Dear Friends, I need a typical simple reaction to teach the students something other than the liquid reaction of caustic soda and ethyl acetate. I need to change to other reaction but use pH as a sensor if possible.
Titration reaction is one such reactions you could use to illustrate to students in chemical engineering lab. It is also encouraged that you vary the reactants concentration to give your students more insight.

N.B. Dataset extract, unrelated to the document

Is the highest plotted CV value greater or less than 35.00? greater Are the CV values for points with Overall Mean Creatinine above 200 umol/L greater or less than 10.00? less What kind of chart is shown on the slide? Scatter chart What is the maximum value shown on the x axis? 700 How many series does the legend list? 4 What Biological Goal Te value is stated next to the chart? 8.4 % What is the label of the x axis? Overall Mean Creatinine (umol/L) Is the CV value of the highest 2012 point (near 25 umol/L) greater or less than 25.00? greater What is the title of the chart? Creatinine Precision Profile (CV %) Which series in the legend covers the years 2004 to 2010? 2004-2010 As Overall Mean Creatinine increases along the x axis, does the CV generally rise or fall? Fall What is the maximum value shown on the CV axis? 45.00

Titrations hardly seem suitable for investigation in a chemical engineering lab, a chemistry lab, maybe, but not a chemical engineering lab. In a chemical engineering lab you want to study kinetics. With the ethyl acetate, sodium hydroxide, reaction you are actually studying the rate of hydrolysis of ethyl acetate to acetic acid and ethanol. To slightly vary the reaction, substitute other esters such as n-propyl acetate, isopropyl acetate or ethyl propionate. If you want to go a little further afield, try studying the hydrolysis of urea in sulfuric acid making carbon dioxide and ammonium sulfate solution. The urea reaction requires elevated temperature and temperature is another variable that you should study.

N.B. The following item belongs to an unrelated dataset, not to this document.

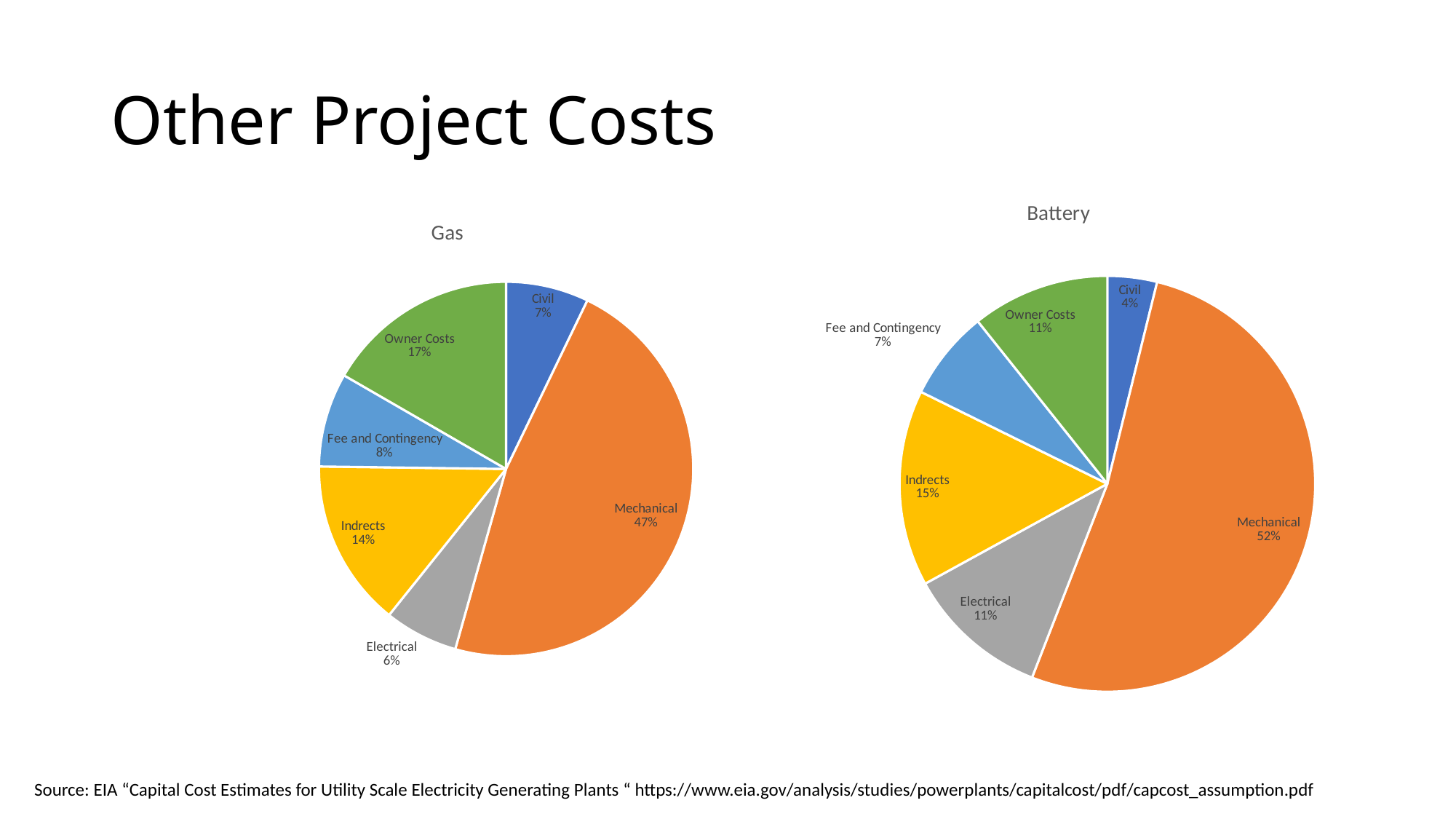
In the Gas chart, what is the value for Owner Costs? 17% How many categories are shown in the Gas chart? 6 In the Gas chart, what share does Mechanical have? 47% In the Gas chart, which is larger: Indrects or Fee and Contingency? Indrects What is the title of the chart on the left? Gas In the Battery chart, which category has the largest slice? Mechanical In the Gas chart, which category has the smallest slice? Electrical In the Battery chart, what share does Mechanical have? 52% In the Battery chart, which category has the smallest slice? Civil What type of chart is the Battery chart? Pie chart What is the difference between the Mechanical share in the Battery chart and the Mechanical share in the Gas chart? 5% In the Battery chart, what is the value for Indrects? 15%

Thanks Prof. Brown for your nice answer, this what I need, I know how to demonstrate the titration in chemistry but need something for chemical engineering as you stated.
All the titration reactions stated above can also be used to study chemical kinetics if the concentration is measured with time [ dc/dt = -kC^n]. A aq. solution of base can be added to the acidic solution with constant stirring. Periodically, a sample may be collected in a pipette and can be titrated to determine the residual acid concentration. With time, you get a decay trend of acid concentration [C vs t]. Then using differential analysis, you can find both the order of reaction (n) and kinetic constant k.